Here are some of the major events of his papal ministry and retirement:
2005:
April 19 – German Cardinal Joseph Ratzinger, the head of the Vatican’s doctrinal office, is elected to succeed Pope John Paul II as the 265th leader of the Roman Catholic Church. He chooses the name Benedict XVI.
2006:
Sept. 9-14 – The pope visits his Bavarian homeland. He sparks protests from the Muslim world with a speech quoting a 14th century Byzantine emperor who said Islam had only brought evil to the world and was spread by the sword. Days later, Benedict says he was “deeply sorry” about Muslim reaction to his speech, which he says was misunderstood.
Nov. 28-Dec. 1 – Papal trip to Turkey is a fence-mending visit including prayers with Istanbul’s grand mufti facing Mecca at the city’s Blue Mosque.
2007:
July 7 – Pope issues a declaration allowing the old Latin Mass to be celebrated more widely, a demand of church traditionalists.
2008:
Feb. 5. – Pope changes a Latin prayer for Good Friday services by traditionalist Catholics, deleting a reference to Jews and their “blindness” but still calling for them to accept Jesus.
2009:
Jan. 24 – Pope causes uproar by lifting excommunications of four ultra-traditionalist bishops, including a Holocaust denier.
2010:
Nov. 6 – Benedict arrives in Spain for a two-day visit. He attacks abortion and same-sex marriage, recently legalised in Spain, in a Mass to consecrate Barcelona’s Sagrada Familia church in another pointed criticism of what he called Spain’s “aggressive secularism”.
2011:
July 25 – The Vatican recalls its ambassador to Ireland following an unprecedented rebuke of the Holy See by the Irish parliament in the wake of a report that accused church authorities of covering up sexual abuse.
2012:
Through the year, Benedict’s papacy is shaken by a scandal dubbed “Vatileaks” in which leaked documents show infighting among Benedict’s aides and general dysfunction at the heart of the Church’s central administration, known as the Curia. The scandal exposed financial corruption and allegations about the existence of a so-called “gay lobby” that used blackmail to protect its members.

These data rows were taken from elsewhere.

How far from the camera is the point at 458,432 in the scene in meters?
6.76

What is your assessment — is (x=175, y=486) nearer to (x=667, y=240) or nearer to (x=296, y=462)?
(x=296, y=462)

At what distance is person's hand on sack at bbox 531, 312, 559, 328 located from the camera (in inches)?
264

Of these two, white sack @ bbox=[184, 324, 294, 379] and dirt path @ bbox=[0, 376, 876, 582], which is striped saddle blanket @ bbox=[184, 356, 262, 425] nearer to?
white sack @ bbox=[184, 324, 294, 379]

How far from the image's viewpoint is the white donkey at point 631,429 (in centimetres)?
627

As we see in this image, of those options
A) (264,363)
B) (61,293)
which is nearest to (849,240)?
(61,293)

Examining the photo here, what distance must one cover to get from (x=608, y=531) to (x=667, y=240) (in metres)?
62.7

Oct. 6 – A Vatican court finds Benedict’s former butler guilty of stealing sensitive documents and sentences him to a year and a half in prison. Paolo Gabriele said he had acted out of “visceral” love for the Roman Catholic Church and the pope. Benedict later pardoned Gabriele and the Vatican later found him a job in a hospital. Gabriele died in 2020.
Feb. 11 – Benedict announces his intention to resign, saying he no longer has the physical and mental strength to run the Church. The surprise announcement shocks a meeting of cardinals.

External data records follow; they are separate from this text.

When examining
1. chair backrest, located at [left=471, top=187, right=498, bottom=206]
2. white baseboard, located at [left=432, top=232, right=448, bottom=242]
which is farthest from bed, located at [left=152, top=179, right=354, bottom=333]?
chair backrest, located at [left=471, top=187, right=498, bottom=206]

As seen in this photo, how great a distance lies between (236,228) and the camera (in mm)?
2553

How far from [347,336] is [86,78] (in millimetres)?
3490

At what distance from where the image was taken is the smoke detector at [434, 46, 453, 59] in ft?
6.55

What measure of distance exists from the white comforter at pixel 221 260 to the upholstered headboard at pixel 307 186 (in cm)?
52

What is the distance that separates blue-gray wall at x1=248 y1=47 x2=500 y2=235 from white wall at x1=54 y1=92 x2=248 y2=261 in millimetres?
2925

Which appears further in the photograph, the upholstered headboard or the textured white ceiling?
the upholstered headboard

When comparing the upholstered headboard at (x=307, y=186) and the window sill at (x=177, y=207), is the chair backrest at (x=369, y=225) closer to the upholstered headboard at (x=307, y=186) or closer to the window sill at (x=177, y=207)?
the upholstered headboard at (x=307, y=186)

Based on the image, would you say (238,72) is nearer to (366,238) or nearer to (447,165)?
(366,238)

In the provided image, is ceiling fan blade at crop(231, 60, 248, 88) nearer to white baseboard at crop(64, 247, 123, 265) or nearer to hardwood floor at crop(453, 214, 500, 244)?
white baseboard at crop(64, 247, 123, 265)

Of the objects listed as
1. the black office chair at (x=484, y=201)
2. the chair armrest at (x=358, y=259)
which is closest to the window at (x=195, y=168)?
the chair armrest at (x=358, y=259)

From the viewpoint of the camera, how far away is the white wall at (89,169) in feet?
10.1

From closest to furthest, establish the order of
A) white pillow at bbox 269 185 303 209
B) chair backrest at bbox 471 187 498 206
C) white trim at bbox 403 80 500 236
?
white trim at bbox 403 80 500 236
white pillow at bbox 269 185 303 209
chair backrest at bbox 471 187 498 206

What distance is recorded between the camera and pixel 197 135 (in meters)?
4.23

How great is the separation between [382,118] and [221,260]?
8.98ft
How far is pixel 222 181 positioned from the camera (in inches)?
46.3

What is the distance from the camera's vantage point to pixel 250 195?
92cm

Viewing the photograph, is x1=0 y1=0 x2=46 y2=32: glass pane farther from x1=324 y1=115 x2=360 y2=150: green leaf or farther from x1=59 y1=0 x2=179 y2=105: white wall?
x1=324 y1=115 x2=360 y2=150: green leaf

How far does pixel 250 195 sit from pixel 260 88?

Feb. 28 – Benedict formally steps down, moving temporarily to the papal summer residence south of Rome, and later moving to a former convent inside the Vatican gardens, with his secretary, Archbishop Georg Ganswein, and other aides and medical staff.

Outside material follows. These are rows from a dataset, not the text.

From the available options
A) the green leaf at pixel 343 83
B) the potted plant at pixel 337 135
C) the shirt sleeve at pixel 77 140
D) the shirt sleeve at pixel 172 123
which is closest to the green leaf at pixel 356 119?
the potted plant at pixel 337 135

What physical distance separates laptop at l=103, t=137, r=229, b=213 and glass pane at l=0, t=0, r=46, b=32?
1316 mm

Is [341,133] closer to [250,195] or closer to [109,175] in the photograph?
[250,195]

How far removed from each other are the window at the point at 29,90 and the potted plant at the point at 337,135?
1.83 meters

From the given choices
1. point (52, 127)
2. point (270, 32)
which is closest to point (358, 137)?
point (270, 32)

Jan. 20 – An independent report in Germany alleges Benedict failed to act against four cases of sexual abuse in his archdiocese when he was Archbishop of Munich between 1977 and 1982. Benedict pope later acknowledges errors occurred and asks for forgiveness.
Dec. 31 – Benedict dies in the Mater Ecclesiae Monastery in the Vatican where he had lived since his resignation.